=== DOCUMENT PASSAGE ===
------------------------------------------------

Georgia Tech IE Workforce Communication: Comparing Senior Design Students’ Audience Analyses to their Clients’ Self-Descriptions

Abstract

More engineering colleges and universities are working on enhancing student communication skills, especially since ABET 2000 requirements. At the ASEE 2005 Annual Conference and Exposition; Norback, McNair, and Forehand reported on a workforce-based educational tool for use in Industrial and Systems Engineering (ISyE) Senior Design courses. The tool was designed to help members of student project teams analyze their audience for their project-related communications.

To enhance our understanding of the students’ analyses, in this study we investigated how the students’ perceptions of characteristics of audience members compare with the self-descriptions of the audience members. During a recent ISyE Senior Design class, we obtained self-descriptions from clients who played significant roles in the projects. In addition, we obtained student perceptions of these same clients at three different stages of the project. In this report we compare the student perceptions with the client self- descriptions. We examine similarities and differences. The variables examined are based on interviews with industrial engineers, supervisors, and senior executives in companies employing industrial engineers. They include the main client contact’s role, understanding of the problem, and specific expectations for the student team. In addition we will examine the differences in perspective that give rise to similarities and differences. Then we identify implications for the development of student communication skills and suggest appropriate educational approaches.

------------------------------------------------

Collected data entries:
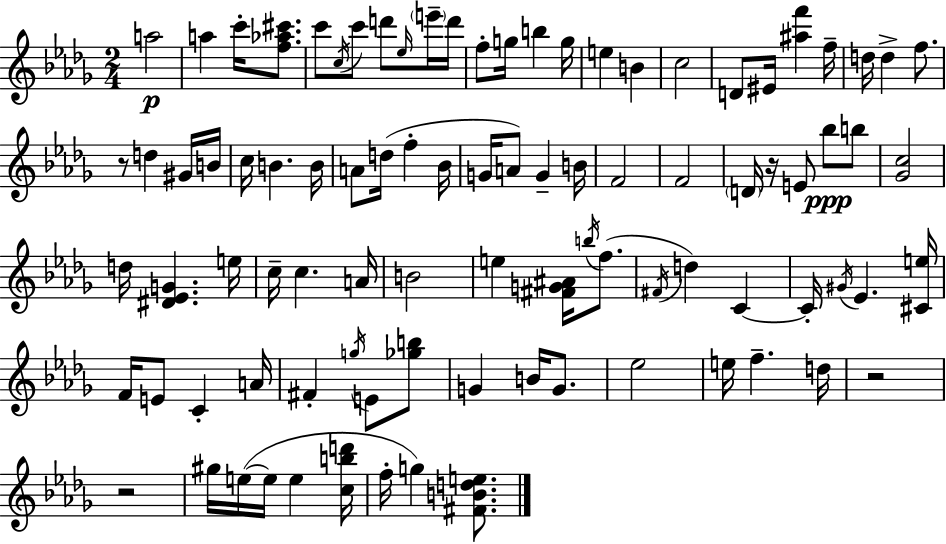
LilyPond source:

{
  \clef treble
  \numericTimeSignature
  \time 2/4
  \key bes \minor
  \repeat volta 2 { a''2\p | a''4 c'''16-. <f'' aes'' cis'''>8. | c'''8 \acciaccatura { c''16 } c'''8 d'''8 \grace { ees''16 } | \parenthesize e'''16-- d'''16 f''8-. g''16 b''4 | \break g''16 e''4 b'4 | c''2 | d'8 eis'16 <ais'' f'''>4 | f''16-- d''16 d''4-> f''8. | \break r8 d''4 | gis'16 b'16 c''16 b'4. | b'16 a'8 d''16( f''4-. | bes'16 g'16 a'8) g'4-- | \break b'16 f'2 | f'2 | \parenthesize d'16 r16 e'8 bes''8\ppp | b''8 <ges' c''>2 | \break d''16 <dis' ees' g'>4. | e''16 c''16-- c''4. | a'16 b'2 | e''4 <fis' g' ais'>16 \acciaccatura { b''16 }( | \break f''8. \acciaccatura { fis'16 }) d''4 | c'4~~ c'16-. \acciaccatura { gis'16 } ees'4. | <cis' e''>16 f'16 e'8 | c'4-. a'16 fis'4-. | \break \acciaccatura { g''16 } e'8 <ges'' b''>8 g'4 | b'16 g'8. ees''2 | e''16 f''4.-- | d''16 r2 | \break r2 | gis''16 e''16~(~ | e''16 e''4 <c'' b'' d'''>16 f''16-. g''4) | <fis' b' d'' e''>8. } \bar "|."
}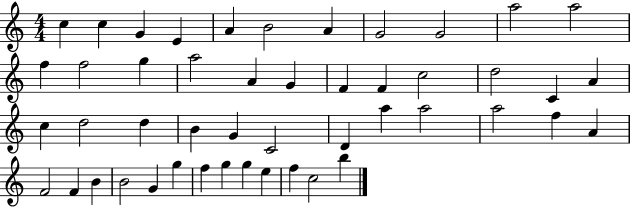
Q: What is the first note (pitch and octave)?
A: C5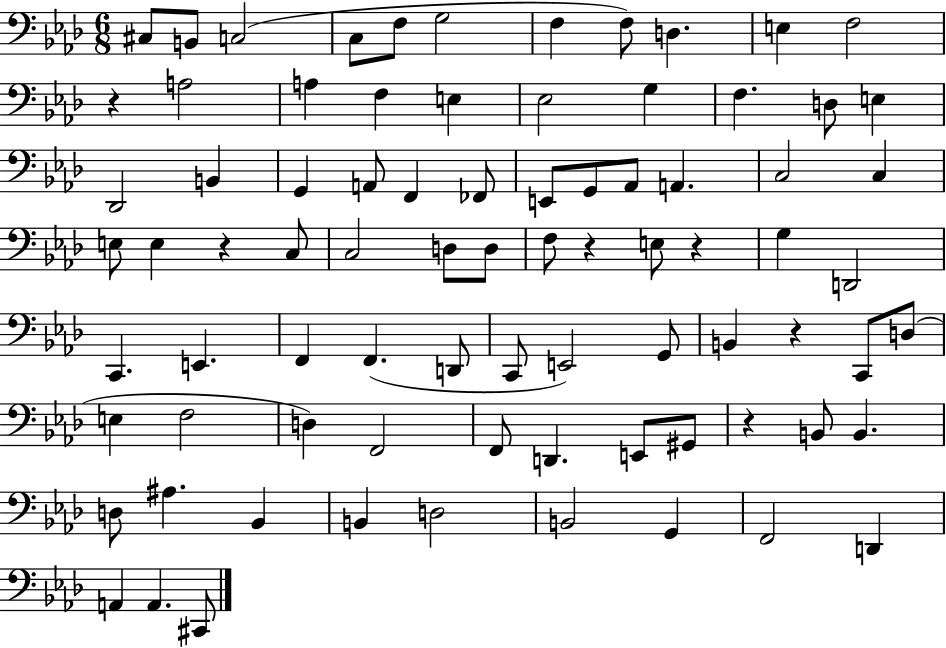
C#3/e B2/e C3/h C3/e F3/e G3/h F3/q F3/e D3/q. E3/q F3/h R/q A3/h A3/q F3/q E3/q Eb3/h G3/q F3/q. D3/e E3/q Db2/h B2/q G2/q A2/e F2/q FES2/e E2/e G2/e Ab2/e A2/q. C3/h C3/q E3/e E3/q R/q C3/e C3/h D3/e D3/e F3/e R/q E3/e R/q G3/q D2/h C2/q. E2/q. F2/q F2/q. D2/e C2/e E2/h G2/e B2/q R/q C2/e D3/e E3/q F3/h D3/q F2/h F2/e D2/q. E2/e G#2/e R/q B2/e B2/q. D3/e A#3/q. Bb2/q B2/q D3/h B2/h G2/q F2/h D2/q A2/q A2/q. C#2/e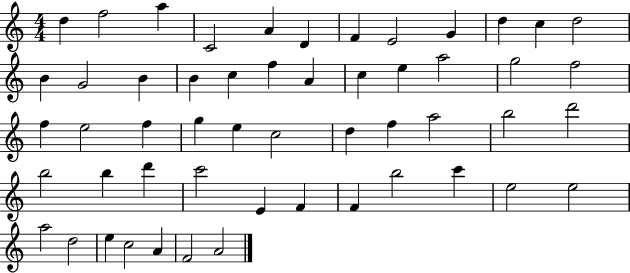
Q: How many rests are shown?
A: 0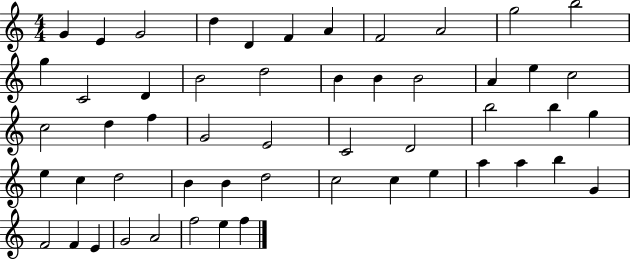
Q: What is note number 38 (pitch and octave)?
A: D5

------------------------------------------------

=== TASK INSTRUCTIONS ===
**A.** Reproduce word for word the part of the abstract that opens with the words containing "More engineering colleges" and closes with "their project-related communications.".
**B.** For each statement, answer yes or no to whether it agrees with the abstract, and quote the words that decide it. (i) Client self-descriptions were gathered during a recent ISyE Senior Design class. (ii) Student perceptions of the clients were collected at a single stage of the project. (iii) The variables examined come from surveys of students.

=== ANSWERS FOR THE TASKS ===
**A.**
More engineering colleges and universities are working on enhancing student communication skills, especially since ABET 2000 requirements. At the ASEE 2005 Annual Conference and Exposition; Norback, McNair, and Forehand reported on a workforce-based educational tool for use in Industrial and Systems Engineering (ISyE) Senior Design courses. The tool was designed to help members of student project teams analyze their audience for their project-related communications.

**B.**
(i) Yes: "During a recent ISyE Senior Design class, we obtained self-descriptions from clients who played significant roles in the projects."
(ii) No: "we obtained student perceptions of these same clients at three different stages of the project."
(iii) No: "The variables examined are based on interviews with industrial engineers, supervisors, and senior executives in companies employing industrial engineers."